Революционный энтузиазм превзошел все ожидания. Кровати в считаные минуты перевернули, свалили, взгромоздили до самого потолка. На это шаткое сооружение тут же, как обезьяны, полезли довольные дебилы, наперегонки стали скакать с одного уровня кроватной конструкции на другой. Обалдуй, завидев опустевший телеящик, тут же сунул туда свою буйную голову и, вспомнив свой боевой опыт, начал руководить:
– Берем матрасы, закрываем окна. Занять круговую оборону! Еще одну боевую кровать на центральное направление! Беречь патроны!
Вскоре за дверью послышались голоса, начали стучать.
– Ребята, вы что там, с ума посходили? – по голосу мы узнали Елизавету Сергеевну. – Немедленно откройте дверь!
– Пусть принесут телевизор! – ожил Бройлер. – Вы ущемляете наши права!
– Телевизор! Телевизор! – заверещали дебилы.

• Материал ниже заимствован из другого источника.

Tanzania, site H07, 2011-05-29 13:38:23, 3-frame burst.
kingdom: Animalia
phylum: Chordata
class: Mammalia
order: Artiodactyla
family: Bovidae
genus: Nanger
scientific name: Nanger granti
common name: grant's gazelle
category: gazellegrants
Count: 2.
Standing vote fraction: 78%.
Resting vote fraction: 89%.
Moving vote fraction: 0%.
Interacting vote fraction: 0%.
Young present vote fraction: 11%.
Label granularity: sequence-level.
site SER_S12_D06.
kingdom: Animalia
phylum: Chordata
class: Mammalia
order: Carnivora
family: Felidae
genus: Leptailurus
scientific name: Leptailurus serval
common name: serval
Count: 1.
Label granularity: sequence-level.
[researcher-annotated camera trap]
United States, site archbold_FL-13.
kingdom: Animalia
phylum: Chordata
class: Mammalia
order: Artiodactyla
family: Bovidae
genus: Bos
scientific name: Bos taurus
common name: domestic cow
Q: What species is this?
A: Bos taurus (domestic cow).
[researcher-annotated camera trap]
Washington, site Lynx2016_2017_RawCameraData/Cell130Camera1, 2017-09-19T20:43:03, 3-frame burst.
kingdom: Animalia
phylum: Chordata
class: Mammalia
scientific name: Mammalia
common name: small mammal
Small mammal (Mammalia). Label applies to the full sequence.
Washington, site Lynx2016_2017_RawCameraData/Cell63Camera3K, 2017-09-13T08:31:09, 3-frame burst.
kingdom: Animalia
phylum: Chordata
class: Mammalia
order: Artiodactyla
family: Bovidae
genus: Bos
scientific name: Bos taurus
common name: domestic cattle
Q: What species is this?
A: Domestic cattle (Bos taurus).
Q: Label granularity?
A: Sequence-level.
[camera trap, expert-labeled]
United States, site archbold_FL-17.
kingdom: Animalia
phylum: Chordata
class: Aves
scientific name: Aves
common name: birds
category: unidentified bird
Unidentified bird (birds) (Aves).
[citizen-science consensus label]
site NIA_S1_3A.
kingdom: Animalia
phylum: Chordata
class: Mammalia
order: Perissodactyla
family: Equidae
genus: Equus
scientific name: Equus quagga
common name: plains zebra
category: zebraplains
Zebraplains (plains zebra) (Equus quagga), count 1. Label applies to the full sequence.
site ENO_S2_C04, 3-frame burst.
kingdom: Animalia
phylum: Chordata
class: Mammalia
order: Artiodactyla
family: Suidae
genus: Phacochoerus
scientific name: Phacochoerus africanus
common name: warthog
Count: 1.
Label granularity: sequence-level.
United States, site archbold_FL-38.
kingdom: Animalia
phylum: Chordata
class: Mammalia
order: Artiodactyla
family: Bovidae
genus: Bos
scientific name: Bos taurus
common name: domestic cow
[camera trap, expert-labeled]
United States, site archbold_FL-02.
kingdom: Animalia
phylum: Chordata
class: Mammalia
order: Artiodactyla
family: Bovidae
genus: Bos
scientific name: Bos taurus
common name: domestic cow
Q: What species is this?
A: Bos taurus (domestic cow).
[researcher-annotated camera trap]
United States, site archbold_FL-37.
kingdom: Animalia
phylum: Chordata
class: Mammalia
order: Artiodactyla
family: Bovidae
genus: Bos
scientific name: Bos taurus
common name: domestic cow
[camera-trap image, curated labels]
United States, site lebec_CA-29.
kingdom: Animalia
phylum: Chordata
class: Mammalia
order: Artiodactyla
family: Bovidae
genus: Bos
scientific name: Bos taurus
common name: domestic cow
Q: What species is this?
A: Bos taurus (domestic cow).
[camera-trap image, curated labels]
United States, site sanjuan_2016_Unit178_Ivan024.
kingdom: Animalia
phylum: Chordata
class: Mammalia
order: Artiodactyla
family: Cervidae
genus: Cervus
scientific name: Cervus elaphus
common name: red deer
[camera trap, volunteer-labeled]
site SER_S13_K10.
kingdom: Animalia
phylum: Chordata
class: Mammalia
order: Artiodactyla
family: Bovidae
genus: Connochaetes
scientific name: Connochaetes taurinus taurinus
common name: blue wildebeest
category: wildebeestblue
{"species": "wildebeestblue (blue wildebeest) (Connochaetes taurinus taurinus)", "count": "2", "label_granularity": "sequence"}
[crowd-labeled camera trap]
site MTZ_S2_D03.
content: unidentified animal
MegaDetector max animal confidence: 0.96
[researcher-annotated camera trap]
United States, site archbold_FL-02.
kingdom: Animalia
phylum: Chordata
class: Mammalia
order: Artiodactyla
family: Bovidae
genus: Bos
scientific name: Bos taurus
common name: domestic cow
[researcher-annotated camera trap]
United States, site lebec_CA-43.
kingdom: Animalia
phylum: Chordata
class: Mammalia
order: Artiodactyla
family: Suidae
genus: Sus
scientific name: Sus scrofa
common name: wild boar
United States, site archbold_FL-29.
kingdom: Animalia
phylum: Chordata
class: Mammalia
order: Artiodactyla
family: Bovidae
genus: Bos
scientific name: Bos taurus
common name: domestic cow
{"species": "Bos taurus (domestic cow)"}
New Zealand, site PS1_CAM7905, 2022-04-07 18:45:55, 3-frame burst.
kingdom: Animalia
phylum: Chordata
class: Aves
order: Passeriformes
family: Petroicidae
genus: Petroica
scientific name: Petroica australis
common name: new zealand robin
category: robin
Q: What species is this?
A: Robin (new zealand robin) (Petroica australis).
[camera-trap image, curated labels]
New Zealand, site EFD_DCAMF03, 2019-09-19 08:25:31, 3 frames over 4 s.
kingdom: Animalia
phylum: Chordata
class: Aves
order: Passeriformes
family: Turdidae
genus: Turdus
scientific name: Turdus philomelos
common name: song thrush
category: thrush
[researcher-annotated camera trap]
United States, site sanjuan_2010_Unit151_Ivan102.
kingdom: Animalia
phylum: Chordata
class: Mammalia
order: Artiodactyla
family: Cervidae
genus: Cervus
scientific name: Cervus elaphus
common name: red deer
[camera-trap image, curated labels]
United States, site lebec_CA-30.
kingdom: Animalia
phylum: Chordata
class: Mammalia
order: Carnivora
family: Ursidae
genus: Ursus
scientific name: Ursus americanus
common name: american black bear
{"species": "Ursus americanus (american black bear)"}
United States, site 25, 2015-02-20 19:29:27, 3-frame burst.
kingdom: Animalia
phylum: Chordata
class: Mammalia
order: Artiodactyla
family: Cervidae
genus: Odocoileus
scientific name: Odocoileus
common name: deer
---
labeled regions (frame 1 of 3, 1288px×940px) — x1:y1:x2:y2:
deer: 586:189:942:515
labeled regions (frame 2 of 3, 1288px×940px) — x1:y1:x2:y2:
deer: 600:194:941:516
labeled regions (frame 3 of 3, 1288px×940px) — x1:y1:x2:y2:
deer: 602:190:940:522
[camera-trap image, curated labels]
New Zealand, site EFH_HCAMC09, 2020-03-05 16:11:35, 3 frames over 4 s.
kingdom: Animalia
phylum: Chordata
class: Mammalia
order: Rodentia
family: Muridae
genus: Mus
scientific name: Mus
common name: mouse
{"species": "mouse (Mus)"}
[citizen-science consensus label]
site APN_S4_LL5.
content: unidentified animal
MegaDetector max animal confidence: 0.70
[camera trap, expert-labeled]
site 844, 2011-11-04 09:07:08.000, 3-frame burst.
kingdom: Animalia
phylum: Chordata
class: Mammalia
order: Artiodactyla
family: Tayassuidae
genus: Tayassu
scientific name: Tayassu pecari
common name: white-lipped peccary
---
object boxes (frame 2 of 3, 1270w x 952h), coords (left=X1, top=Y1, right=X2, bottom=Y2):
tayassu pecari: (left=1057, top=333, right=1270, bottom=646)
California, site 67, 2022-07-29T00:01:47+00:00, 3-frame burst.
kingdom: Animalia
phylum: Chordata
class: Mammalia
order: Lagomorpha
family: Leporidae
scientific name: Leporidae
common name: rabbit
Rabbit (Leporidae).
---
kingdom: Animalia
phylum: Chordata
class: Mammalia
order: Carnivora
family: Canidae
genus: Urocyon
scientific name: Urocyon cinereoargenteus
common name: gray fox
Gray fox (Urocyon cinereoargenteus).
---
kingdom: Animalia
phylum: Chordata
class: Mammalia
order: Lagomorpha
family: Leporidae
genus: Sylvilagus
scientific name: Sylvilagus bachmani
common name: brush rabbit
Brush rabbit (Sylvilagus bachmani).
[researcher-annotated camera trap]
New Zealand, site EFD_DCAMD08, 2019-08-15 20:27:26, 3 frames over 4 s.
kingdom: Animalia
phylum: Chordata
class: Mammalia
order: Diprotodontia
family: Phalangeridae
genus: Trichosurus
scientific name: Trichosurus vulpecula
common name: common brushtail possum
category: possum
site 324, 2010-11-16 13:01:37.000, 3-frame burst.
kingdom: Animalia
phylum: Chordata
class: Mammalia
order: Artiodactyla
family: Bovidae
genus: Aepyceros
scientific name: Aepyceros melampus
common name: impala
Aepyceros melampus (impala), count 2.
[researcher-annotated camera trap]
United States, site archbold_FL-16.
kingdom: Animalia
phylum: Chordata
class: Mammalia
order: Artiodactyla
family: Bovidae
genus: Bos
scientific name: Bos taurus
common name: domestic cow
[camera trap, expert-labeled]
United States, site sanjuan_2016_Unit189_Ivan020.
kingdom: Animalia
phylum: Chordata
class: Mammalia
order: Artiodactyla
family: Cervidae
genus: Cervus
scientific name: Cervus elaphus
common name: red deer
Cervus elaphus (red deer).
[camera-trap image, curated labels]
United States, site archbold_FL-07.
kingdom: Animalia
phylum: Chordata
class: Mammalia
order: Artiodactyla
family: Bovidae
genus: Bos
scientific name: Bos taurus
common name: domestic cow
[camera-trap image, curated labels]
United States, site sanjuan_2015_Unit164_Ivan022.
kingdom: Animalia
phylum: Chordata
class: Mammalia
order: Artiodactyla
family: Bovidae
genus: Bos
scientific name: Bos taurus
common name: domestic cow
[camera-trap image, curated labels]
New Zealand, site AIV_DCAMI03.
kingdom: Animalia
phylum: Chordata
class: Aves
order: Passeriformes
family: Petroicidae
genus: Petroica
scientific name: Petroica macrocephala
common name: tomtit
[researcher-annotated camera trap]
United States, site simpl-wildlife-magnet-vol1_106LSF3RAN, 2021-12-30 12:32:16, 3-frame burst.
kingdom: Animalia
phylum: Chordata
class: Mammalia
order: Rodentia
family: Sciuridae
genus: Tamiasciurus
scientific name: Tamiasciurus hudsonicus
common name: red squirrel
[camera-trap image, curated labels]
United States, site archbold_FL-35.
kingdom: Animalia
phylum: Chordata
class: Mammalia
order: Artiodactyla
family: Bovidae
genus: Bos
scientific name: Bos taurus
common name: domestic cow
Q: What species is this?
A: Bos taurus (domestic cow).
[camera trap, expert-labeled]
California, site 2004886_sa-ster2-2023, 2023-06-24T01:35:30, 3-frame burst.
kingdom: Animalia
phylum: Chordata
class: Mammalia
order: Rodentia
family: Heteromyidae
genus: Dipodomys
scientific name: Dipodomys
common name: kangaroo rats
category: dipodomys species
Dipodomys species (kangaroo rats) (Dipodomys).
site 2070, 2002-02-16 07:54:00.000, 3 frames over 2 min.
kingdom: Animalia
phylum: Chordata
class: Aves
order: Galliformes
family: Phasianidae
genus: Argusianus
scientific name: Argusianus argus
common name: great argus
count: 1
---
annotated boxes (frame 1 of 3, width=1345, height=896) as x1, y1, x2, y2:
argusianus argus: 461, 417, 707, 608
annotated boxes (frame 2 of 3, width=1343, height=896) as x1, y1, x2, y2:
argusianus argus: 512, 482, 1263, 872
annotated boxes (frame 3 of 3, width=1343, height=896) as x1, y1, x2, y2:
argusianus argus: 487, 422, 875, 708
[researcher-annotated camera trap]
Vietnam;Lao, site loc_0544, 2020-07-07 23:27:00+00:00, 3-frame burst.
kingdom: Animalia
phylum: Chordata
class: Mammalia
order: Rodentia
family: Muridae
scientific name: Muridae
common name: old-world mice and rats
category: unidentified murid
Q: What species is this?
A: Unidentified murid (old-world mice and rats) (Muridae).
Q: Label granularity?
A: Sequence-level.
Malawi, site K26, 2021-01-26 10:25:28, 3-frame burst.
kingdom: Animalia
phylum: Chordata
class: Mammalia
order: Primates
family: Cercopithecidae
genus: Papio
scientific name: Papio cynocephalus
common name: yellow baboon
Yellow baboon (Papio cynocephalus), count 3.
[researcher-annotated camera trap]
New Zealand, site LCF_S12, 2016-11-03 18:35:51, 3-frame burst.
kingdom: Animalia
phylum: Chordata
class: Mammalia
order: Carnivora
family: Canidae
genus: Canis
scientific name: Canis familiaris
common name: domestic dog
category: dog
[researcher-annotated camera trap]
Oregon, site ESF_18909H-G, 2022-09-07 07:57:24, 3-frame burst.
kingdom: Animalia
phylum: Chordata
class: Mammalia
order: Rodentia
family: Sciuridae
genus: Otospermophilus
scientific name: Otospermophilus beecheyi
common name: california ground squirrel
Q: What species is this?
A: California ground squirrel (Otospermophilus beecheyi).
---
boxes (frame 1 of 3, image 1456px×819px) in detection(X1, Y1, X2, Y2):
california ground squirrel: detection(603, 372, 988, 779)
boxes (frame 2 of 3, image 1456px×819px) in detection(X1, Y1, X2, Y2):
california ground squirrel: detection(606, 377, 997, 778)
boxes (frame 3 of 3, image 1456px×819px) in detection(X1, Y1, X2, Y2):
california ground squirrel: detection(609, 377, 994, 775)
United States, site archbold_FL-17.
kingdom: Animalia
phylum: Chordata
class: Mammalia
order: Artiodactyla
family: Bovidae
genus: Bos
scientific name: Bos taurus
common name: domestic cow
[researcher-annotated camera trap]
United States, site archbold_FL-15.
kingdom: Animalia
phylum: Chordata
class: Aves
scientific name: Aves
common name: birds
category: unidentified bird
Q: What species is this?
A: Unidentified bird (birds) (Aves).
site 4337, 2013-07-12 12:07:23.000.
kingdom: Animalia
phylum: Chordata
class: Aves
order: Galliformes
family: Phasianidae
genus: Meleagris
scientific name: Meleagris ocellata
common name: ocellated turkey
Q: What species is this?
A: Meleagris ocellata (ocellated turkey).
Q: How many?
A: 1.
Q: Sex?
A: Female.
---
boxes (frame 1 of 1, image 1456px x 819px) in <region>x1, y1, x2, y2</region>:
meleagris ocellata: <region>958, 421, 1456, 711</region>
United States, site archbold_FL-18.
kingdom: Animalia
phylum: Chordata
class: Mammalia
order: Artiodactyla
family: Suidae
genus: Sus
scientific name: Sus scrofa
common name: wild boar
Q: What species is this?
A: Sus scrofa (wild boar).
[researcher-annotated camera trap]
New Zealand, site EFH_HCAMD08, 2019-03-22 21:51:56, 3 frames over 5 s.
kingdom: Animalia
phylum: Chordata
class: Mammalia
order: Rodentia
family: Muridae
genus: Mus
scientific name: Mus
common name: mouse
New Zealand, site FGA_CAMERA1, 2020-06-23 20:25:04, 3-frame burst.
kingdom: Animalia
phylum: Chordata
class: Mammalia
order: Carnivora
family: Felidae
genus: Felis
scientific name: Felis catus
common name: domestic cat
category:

Только Обалдуй не разделял всеобщей радости. Он никак не мог высунуть свою голову из телеящика. Когда он отдавал боевые распоряжения, то слишком широко раскрывал рот, и голова его, подобно распухшей тыкве, до упора заполонила весь объем телеящика.
Мы пытались разрешить его вопрос, но, сколько ни дергали, тянули, пытаясь сдернуть коробку, так и не смогли. Два дебила взялись снять с головы телеящик, проворачивая его, как гайку.
– Уши, уши! – по-звериному заорал Обалдуй, вырвался, как щенят, раскидал по сторонам дебилов и в отчаянии стал биться «обутой» головой о спинку кровати.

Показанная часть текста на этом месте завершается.